Clarissa Hargrove thinks prom sucks. She’s been protesting it for weeks, but the conformist sheep that go to Redvale High could care less. Not one single girl has ditched her prom gown in the name of feminism, except for Clarissa’s loyal, underappreciated BFF Cokie. But Clarissa is still on a mission to save more souls–she’ll be at prom, with her bullhorn and picket signs, telling girls they have one last chance to ditch their hooker heels and claim their independence before high school is over. That night, Clarissa drags Cokie to school to protest, but almost everyone at prom has turned into flesh-eating monsters. Trapped in a high-school zombie hellhole, the girls realize they’ve never taken a chance on love, and set out on dangerous quest to save their crushes.

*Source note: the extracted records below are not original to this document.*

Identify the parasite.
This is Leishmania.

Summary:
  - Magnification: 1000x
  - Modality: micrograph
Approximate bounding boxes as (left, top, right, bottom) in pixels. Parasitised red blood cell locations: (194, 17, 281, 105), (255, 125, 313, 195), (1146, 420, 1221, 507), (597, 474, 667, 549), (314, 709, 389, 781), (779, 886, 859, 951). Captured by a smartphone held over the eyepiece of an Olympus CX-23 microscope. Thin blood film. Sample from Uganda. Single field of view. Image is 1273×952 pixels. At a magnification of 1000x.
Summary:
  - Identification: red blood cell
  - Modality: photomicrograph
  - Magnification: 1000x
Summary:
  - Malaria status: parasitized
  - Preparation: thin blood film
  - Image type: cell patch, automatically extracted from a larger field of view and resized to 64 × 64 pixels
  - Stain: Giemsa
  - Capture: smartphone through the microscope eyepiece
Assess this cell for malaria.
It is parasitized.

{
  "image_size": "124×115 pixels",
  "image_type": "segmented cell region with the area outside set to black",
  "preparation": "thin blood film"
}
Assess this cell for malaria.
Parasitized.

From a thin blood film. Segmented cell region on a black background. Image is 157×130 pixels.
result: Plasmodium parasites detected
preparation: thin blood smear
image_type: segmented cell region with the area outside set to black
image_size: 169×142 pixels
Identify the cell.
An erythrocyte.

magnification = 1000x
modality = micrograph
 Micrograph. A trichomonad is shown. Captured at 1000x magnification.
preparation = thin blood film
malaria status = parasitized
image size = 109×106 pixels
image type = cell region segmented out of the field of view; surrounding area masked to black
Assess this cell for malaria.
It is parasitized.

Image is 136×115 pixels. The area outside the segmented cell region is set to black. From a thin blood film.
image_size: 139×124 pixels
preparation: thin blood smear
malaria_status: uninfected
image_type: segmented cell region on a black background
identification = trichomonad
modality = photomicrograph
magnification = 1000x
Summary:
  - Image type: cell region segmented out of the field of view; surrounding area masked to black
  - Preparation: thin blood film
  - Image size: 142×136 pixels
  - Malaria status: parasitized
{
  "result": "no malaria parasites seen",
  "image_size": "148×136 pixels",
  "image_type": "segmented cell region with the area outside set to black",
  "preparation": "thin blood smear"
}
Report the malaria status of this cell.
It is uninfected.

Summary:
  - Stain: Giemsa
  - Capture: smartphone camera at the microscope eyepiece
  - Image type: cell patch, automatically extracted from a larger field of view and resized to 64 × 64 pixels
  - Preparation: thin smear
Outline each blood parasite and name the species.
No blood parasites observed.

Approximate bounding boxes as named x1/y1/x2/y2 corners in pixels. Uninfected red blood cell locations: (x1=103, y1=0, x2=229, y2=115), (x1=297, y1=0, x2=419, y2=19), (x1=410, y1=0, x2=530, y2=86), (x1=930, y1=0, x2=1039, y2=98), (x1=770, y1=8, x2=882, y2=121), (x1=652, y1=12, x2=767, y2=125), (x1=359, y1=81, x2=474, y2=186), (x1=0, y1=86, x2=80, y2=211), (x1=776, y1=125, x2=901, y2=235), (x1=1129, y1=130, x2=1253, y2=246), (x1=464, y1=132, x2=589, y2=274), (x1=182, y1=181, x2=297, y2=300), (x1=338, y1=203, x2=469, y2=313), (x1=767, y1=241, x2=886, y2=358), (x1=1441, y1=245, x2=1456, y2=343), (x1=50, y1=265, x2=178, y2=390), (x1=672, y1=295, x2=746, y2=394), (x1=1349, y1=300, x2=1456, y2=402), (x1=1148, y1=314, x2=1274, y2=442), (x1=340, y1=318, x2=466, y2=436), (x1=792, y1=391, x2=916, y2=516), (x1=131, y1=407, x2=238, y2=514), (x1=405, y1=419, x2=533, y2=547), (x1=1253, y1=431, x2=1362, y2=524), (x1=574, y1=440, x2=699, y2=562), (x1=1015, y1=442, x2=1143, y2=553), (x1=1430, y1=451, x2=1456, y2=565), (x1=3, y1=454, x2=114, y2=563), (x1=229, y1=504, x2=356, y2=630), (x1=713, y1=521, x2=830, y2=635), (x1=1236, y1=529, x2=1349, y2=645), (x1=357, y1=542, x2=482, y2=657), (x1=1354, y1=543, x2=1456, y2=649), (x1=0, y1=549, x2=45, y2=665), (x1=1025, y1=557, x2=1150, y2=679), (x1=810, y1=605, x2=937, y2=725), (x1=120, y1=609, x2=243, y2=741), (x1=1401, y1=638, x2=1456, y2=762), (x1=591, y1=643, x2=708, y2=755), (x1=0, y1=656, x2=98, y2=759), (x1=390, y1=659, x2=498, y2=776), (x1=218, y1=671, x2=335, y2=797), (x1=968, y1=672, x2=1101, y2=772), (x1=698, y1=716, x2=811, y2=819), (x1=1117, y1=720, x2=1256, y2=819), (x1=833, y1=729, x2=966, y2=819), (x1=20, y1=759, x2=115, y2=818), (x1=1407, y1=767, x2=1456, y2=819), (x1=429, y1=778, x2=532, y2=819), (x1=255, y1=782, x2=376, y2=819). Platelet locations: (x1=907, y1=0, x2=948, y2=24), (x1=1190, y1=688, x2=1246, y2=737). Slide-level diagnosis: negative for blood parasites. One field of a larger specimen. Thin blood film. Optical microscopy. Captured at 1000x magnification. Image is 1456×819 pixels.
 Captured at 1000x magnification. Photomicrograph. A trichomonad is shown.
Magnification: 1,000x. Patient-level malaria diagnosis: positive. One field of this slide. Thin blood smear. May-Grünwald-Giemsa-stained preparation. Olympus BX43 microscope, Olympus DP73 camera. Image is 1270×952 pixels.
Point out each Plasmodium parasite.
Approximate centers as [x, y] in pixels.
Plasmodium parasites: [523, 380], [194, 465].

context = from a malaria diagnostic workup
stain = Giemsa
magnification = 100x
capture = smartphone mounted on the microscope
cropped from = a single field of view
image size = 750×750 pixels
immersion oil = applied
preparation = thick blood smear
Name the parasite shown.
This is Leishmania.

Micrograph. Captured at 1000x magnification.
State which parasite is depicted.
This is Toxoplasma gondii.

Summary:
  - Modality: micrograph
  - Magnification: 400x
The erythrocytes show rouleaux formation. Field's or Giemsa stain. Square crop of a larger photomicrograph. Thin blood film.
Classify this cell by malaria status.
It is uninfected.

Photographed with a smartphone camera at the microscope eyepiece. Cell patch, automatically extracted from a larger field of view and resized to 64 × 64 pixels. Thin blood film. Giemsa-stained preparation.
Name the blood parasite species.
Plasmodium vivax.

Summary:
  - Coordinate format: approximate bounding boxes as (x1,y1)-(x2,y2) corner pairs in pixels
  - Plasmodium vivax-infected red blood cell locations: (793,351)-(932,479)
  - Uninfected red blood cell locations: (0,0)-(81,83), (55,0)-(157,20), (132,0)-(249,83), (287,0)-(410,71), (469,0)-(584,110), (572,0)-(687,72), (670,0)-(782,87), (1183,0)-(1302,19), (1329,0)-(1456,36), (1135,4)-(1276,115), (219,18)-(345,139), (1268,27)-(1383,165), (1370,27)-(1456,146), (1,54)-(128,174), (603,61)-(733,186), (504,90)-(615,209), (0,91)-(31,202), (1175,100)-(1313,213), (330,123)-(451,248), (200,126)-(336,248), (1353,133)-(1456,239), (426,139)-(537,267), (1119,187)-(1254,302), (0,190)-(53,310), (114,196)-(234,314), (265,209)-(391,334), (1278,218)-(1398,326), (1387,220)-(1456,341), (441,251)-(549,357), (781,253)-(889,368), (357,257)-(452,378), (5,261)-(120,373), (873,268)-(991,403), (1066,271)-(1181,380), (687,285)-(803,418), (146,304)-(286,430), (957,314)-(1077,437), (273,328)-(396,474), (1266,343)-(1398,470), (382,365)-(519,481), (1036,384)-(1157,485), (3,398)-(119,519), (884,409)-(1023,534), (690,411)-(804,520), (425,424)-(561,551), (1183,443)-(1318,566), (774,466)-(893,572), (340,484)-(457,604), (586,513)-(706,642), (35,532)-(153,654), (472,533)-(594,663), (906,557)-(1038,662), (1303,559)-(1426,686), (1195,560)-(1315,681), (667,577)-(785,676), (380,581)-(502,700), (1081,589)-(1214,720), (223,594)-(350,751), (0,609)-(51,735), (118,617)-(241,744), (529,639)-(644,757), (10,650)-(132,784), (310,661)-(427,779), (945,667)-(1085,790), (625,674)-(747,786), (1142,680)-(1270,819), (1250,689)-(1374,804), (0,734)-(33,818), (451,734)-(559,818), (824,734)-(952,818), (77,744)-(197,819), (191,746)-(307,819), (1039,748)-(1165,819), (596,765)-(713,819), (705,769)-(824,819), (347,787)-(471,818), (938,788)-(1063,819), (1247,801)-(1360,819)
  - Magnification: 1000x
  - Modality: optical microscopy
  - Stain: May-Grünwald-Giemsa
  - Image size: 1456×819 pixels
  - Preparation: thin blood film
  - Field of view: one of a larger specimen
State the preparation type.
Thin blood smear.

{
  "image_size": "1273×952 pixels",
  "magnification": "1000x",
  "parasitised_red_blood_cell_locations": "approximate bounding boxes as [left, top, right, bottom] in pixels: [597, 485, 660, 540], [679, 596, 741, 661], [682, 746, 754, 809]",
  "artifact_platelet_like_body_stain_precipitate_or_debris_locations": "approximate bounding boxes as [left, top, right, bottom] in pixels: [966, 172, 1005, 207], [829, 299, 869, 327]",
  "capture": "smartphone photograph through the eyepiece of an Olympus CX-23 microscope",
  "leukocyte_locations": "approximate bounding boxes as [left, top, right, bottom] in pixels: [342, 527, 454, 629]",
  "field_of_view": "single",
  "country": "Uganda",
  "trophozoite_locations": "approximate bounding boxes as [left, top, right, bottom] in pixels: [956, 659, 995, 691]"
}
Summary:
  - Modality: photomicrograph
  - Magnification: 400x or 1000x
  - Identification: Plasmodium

But there’s one teensy little problem.
Clarissa is vegan and hates violence of any kind. Will Cokie and Clarissa survive?
A mashup of pop culture hits like Daria, Mean Girls, and Shaun of the Dead, VEGAN TEENAGE ZOMBIE HUNTRESS will have you on the edge of your seat until the very end.
G.G. Silverman lives north of Seattle with her husband and dog, both of whom are ridiculously adorable. When she isn’t writing, she loves to explore the mossy woods and wind-swept coast of the Pacific Northwest, which provide moody inspiration for all her stories. She also enjoys bouts of inappropriate laughter, and hates wind chimes because they remind her of horror movies.
Ms. Silverman has won three short story awards. She is a member of SCBWI and PNWA, and has also served as a judge for the 2013 PNWA Literary Contest, for the short story category.
From Clarissa's opening monologue, a funny tirade on why she thinks prom is bad for girls and why she wants to stop it.
Vegan Teenage Zombie Huntress
I never intended to become a zombie huntress; I had only intended to protest prom, high school’s last bastion of patriarchal society. I felt bad for the girls in my school, who flocked to prom like it was the second coming of Christ, complete with double-rainbows and unicorns.